To do
Please count the lines below that contain the string "berry" and give only that number.

Rows from a spatial reasoning dataset

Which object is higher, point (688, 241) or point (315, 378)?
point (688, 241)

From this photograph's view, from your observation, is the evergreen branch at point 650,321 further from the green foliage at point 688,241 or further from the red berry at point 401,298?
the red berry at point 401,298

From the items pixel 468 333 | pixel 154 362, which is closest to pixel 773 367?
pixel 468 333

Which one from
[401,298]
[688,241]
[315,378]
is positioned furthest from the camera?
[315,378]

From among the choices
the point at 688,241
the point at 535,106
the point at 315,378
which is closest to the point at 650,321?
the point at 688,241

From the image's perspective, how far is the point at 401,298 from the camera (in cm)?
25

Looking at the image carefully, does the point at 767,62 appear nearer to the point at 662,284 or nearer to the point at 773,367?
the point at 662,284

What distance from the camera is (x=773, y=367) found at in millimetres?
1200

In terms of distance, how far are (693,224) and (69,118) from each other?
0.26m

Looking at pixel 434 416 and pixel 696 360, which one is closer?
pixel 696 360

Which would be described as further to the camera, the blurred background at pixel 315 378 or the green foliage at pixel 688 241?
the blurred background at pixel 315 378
---
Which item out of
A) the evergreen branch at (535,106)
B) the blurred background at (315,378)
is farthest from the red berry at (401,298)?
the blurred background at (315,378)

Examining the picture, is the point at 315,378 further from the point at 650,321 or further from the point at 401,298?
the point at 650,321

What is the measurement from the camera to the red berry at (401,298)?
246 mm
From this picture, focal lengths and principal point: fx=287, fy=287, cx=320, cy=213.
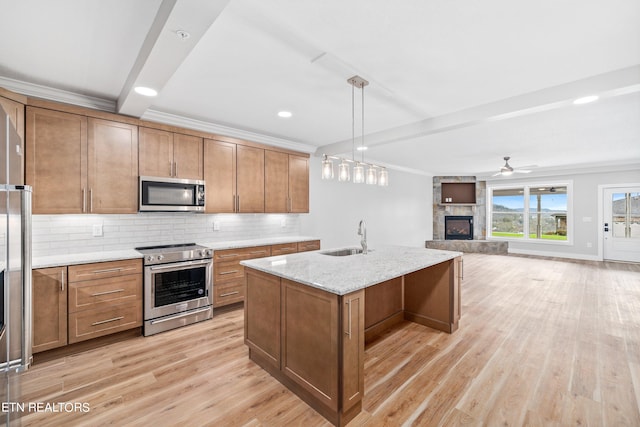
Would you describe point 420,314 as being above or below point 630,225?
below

Result
4